== What the exercise asks ==
Rewrite the listing below with each occurrence of "bus side window" substituted by "side window" and every other word kept as it is. Omit the pictures from your version.

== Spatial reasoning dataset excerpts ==

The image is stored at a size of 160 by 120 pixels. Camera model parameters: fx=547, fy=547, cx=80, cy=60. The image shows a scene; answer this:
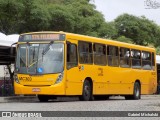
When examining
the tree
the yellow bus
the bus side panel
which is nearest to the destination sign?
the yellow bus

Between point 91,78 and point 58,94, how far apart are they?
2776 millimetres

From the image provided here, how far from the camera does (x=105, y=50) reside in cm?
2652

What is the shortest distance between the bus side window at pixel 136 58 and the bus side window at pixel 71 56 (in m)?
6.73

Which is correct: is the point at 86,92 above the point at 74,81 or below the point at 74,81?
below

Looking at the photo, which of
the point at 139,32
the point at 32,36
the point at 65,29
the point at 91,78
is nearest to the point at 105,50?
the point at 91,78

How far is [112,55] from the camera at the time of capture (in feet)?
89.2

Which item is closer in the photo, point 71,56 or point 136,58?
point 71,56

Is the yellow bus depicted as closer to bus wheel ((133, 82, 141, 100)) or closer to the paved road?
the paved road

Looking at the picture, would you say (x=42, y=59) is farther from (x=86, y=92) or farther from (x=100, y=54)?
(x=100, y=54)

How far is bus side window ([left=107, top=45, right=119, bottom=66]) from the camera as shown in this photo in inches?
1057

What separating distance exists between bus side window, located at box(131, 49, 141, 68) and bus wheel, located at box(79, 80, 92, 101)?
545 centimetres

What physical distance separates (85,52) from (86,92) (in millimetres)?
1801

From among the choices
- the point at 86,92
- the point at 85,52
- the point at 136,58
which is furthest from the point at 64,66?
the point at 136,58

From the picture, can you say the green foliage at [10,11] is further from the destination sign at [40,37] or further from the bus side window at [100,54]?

== Output of the task ==
The image is stored at a size of 160 by 120 pixels. Camera model parameters: fx=547, fy=547, cx=80, cy=60. The image shows a scene; answer this:
When examining
the tree
the yellow bus
the bus side panel
which is nearest to the destination sign?
the yellow bus

Between point 91,78 and point 58,94, how far apart are they?
2776 millimetres

From the image provided here, how far from the camera does (x=105, y=50) reside in cm?
2652

What is the shortest distance between the side window at pixel 136 58 and the side window at pixel 71 56 (in m)?
6.73

Which is correct: is the point at 86,92 above the point at 74,81 or below the point at 74,81?
below

Looking at the photo, which of
the point at 139,32
the point at 32,36
the point at 65,29
the point at 91,78
is nearest to the point at 105,50?
the point at 91,78

How far is [112,55] from the camera at the time of capture (in feet)?
89.2

Which item is closer in the photo, point 71,56 or point 136,58?
point 71,56

Is the yellow bus depicted as closer to bus wheel ((133, 82, 141, 100)) or closer to the paved road?
the paved road

Looking at the picture, would you say (x=42, y=59) is farther from (x=86, y=92) or farther from (x=100, y=54)?
(x=100, y=54)

How far is side window ([left=107, top=45, right=119, bottom=66]) from the camera as shown in this photo in inches?
1057

What separating distance exists between side window, located at box(131, 49, 141, 68) and bus wheel, located at box(79, 80, 92, 101)?
545 centimetres

What physical distance separates (85,52) from (86,92) (in millimetres)?
1801

From among the choices
- the point at 86,92
- the point at 85,52
- the point at 136,58
which is furthest from the point at 64,66?
the point at 136,58

From the picture, can you say the green foliage at [10,11] is further from the destination sign at [40,37] or further from the side window at [100,54]?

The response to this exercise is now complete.